Imaging biomarkers of intrahepatic macrovascular tumour thrombus necrosis after combined therapies for advanced hepatocellular carcinoma: A downstaging indicator for radical surgery

Abstract

\n Background: As novel downstaging therapies are rising and the prevalence of advanced hepatocellular carcinoma (aHCC) with intrahepatic macrovascular tumour thrombus (IMTT) is high, accurate assessment of complete IMTT necrosis after these therapies could lead to an opportunity for subsequent radical surgery. Our preliminary study aimed to analyse the diagnostic accuracy of imaging biomarkers for complete IMTT necrosis after combined therapies for patients with aHCC. Methods: Consecutive patients who were diagnosed with aHCC combined with IMTT at our single institute were treated with combined therapies (immune checkpoint inhibitors, tyrosine kinase inhibitors, or transarterial chemoembolization) and underwent radical surgery. Before and after combined therapies, contrast-enhanced or diffusion-weighted imaging was performed to assess complete IMTT necrosis. Image qualitative biomarkers, including disappearance of arterial enhancement and no diffusion restriction, were analysed. The percentage of IMTT enhancement (IMTTE%) and apparent diffusion coefficient (ADC) values were calculated. Receiver operating characteristic analysis was performed for IMTTE% and ADC values. Complete IMTT necrosis was confirmed by pathologic analysis. Differences were statistically significant when P < 0.05. Results: There were 27 consecutive patients received combined therapies and underwent surgery. Eighteen patients with images from 36 examinations were included. Disappearance of arterial enhancement and no diffusion restriction yielded 88.9%/77.8% sensitivity, 83.3%/80.0% specificity, an 84.2%/82.4% positive predictive value, an 88.2%/75.0% negative predictive value, and 86.1%/78.8% diagnostic accuracy for diagnosing complete IMTT necrosis.
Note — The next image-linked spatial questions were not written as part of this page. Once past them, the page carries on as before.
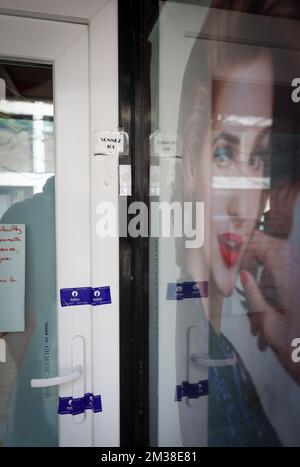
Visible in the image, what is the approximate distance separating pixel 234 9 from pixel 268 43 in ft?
0.52

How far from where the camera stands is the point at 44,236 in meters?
1.04

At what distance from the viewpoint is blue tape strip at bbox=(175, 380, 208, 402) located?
1118 mm

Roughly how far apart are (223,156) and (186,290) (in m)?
0.49

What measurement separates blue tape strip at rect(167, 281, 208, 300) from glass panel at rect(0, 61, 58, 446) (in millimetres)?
417

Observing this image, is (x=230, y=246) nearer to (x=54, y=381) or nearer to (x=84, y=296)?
(x=84, y=296)

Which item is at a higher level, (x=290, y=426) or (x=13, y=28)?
(x=13, y=28)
The area under curve (AUC) of the IMTTE% values for the diagnosis of viable IMTT was 0.94, with an optimal cut-off value of 145.5% resulting in a sensitivity/specificity of 88.9%/88.9%. The AUC of ADC values for the diagnosis of complete IMTT necrosis was 0.79, with an optimal cut-off value of 1.3×10-3 mm2/s resulting in a sensitivity/specificity of 88.9%/80.0%. Conclusions: Contrast-enhanced and diffusion-weighted imaging biomarkers show good diagnostic performance in the differentiation of complete IMTT necrosis after combined therapies for patients with aHCC.